No doubt the same sense of humour was thought up by the wag who made the emblem of the NZRAF, a Kiwi in a circle. We all know that Kiwis are a flightless bird but let that not bother the people of these islands, when it is your military air force. One thing you will notice about this place is sheep! Lots of them - in fact to the tune of 47 million compared to 3 million human inhabitants. Think of it as a Magaluf to those of us inclined to shag them!
|Mount Cook...that's the only way this lot will get him out!|
Cloudy Bay is one of the finest wines in the world, and get yourself to a vineyard or three if you are visiting for the series. Steinlager tends to be the choice of piss in this rugby mad nation. As a Kiwi will tell you, "Show me a New Zealander that can't drink, and I will show you an Australian"!!
The country has been through some horrendous times recently with the Miners Disaster and the earthquake in Christchurch. Auckland is the biggest city by far, situated at the top of the North Island, whilst the Cook Strait named after the forward defensive of the England captain splits it from the South. This truly is a stunning venue and no wonder many films such as Lord of the Rings were set here.
As for the cricket then this will be made up of three T20's, three ODI's and three Test matches. NZ cricket has been through some strange moments recently. After a great win in Sri Lanka, Ross Taylor was then removed/resigned, dependent on your point of view or whether you believe the board or rumours circulating throughout the cricketing world, and replaced with Brendon McCullum. Taylor, without a doubt the finest Kiwi batsman in a generation should be returning but did miss the tour to South Africa where they were dismissed for just 45. Whilst the one eyed Englishmen amongst us will want us to stuff the Kiwis, we'd like to beat their best side and Ross Taylor being in there will certainly make it more of a contest.

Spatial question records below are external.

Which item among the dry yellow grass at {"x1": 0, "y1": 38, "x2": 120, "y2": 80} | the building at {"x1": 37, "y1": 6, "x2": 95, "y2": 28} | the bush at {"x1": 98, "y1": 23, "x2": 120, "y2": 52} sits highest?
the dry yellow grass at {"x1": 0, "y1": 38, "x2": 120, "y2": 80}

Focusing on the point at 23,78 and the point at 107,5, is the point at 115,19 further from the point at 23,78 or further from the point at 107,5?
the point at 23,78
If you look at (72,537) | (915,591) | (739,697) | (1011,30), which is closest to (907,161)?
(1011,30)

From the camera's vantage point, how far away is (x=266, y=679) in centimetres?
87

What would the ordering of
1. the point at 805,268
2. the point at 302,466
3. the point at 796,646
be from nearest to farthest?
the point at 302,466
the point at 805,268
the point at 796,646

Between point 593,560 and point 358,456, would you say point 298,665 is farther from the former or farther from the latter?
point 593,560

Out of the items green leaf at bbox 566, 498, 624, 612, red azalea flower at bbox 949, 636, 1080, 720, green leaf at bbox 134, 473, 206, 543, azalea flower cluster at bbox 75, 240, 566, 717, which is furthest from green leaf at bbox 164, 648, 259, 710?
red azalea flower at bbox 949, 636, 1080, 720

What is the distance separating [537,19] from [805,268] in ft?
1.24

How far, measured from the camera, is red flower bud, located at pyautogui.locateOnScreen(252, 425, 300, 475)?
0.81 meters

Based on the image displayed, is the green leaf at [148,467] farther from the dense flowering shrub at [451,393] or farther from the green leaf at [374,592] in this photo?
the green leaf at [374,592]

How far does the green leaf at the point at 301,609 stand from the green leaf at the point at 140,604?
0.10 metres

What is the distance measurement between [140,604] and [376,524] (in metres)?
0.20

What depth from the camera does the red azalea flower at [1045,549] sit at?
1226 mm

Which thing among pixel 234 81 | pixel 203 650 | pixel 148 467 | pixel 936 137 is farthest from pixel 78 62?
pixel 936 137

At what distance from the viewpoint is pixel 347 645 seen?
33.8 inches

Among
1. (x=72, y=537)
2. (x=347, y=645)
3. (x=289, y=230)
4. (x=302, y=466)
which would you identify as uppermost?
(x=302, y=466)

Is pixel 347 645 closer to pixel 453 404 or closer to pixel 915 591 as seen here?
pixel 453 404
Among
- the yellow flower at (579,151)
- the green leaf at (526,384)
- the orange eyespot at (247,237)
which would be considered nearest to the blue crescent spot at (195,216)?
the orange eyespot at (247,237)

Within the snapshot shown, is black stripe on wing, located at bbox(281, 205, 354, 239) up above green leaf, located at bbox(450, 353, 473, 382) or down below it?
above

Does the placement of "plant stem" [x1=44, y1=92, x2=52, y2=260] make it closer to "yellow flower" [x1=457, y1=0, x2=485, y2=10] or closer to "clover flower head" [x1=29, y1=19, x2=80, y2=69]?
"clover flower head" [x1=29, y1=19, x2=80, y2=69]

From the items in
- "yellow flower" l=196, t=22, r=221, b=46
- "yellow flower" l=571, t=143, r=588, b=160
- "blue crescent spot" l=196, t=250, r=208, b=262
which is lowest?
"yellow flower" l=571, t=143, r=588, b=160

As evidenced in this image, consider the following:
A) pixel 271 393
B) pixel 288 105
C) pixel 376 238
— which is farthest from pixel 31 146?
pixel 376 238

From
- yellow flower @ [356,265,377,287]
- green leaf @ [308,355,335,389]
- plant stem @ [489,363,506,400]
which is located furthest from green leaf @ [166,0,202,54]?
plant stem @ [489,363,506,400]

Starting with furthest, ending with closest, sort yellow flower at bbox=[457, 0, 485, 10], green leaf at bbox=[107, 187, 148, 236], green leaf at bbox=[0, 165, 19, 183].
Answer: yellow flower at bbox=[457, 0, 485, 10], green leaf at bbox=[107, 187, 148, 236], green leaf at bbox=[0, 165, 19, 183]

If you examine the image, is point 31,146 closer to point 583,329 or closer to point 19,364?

|Ross Taylor...we're glad he is back|
Their batting is a weak link, and long gone are the days of people like John Wright, Bruce Edgar or Geoff Howarth to hold England up, let alone the classy Martin Crowe. A lot relies on the skipper McCullum, although players such as Dean Brownlie or Gloucestershire's Kane Williamson can get runs. Martin Guptill, having overcome the disability of only having two toes on one of his feet, is also someone most Englishmen will want to see the back of.

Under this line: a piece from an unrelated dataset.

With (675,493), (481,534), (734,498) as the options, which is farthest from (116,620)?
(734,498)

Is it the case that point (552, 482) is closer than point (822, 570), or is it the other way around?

They have three keepers to choose from. Luke Ronchi, having played for Australia, and one of our Ugly XI in our forthcoming book Cricket Banter, where he was described as 'a strong argument for eugenics' may well play, having re qualified for the Black Caps. Kruger van Wyk has been imported from South Africa, whilst the fantastically named BJ Watling could make an appearance too. If the romantics amongst us, such as David and Victoria Beckham, called their son Brooklyn after the place where he was conceived, then it is a surprise that Mrs Watling ever got pregnant in the first place!
|Ronchi...a good looking boy!|
James Franklin should lead the attack along with Tim Southee, described as having the control only "Justin Lee Collins could dream about" by Dan and Liam when they did a commentary stint on Test Match Sofa in September. The Black Caps attack is certainly different from the dibbly dobblers of the eighties and nineties when Chris Harris, Jeremy Coney, Lance Cairns and Co would have a trundle from one end, whilst the world class Richard Hadlee would bowl from the other. It was described by one cricketer as facing a third eleven club attack from one end, and the best bowling in the world at the other. Naturally the best batsmen would have the ability to count to six and rotate the strike in order not to face too much of the Nottinghamshire all rounder!

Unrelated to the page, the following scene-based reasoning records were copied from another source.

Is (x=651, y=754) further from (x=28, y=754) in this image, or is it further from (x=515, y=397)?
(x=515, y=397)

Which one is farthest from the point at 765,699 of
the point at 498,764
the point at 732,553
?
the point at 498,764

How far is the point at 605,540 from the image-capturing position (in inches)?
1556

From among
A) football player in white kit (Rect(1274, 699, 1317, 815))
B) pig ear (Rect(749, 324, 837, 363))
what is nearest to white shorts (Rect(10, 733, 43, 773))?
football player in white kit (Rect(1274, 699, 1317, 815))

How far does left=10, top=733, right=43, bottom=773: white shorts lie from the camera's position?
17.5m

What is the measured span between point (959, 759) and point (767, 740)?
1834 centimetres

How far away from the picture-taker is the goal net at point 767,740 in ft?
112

The spin department should be led by Jeetan Patel with Harry Potter look a like Daniel Vettori doubtful for the series with Achilles problems.
|Sir Richard Hadlee...one of the finest bowlers to ever play the game|
One thing New Zealand have always been good for, is an out and out number eleven. You know, the sort to make Phil Tufnell or Devon Malcolm look decent. Danny Morrison, Chris Martin, Brendon Bracewell...I could go on.
I expect England to win this and fairly comfortably, but one thing about this proud nation is that they rarely give up. England to win 2-0, by virtue of having the better batting, better bowling and also being the owners of more toes than the opposition, but will be pushed.